Radioactive Cabbages In Singapore

In Asia, News Headlines

Singapore has told the UN nuclear watchdog some cabbages imported from Japan had radiation levels up to nine times the levels recommended for international trade.

“The Singapore authorities sent reports on measurements in food imported from Japan, namely cabbages … some samples were over the Codex Alimentarius values recommended for international trade,” International Atomic Energy Agency (IAEA) spokesman Denis Florey said.

Another official at the same news conference said the Codex level for radioactive iodine was 100 becquerels per kilogram.

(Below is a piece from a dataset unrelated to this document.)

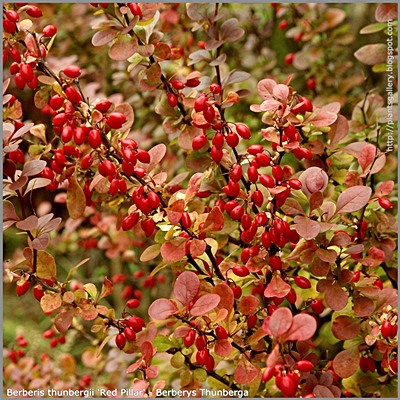 Berberis thunbergii 'Red Pillar' - Berberys Thunberga 'Red Pillar'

“One of the samples in Singapore was up to nine times that level,” said official David Byron, who is a UN food agency official currently seconded to the IAEA in Vienna.

“Other samples were also over that level,” he said, although not as much.

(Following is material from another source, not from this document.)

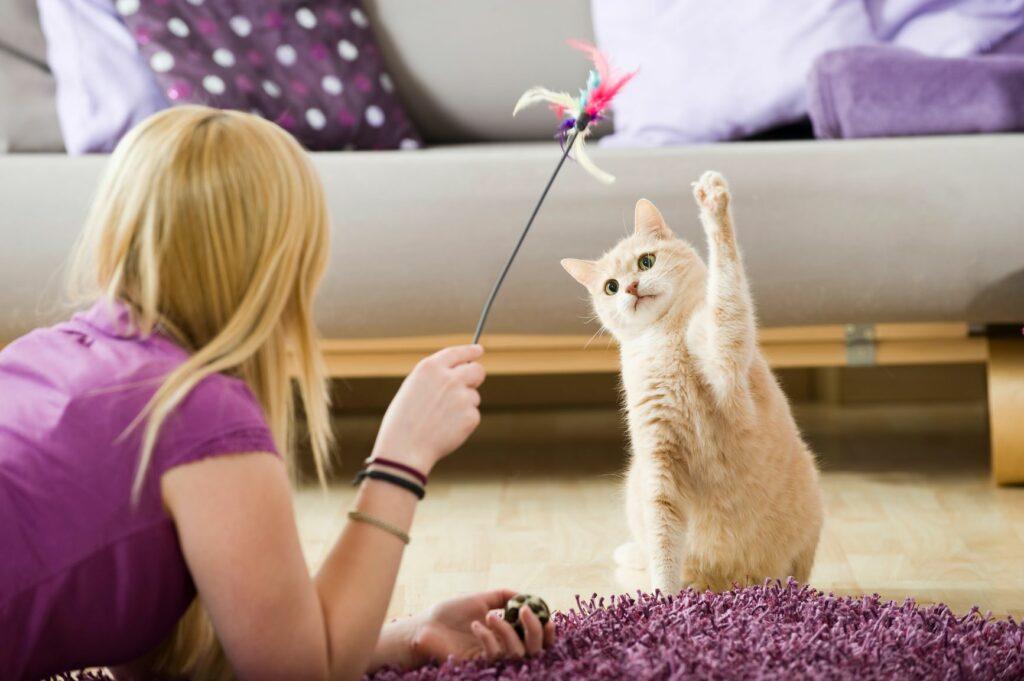 Kočka si hraje s udicí pro kočky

Codex standards are guidelines which are not mandatory and it is up to the country concerned what to do with the affected product, he added.

Dangerously high levels of radiation are spreading beyond the Fukushima exclusion zone in Japan.

There are fears the race to contain the nuclear crisis has been lost and meltdown has already taken place.

Radiation measured at a village 40 kilometres from the Fukushima nuclear plant now exceeds a criterion for evacuation, the UN nuclear agency says.

Japan, which has more than 50 reactors, has ordered an immediate check of them all to ensure there can be no repeat of the Fukushima crisis.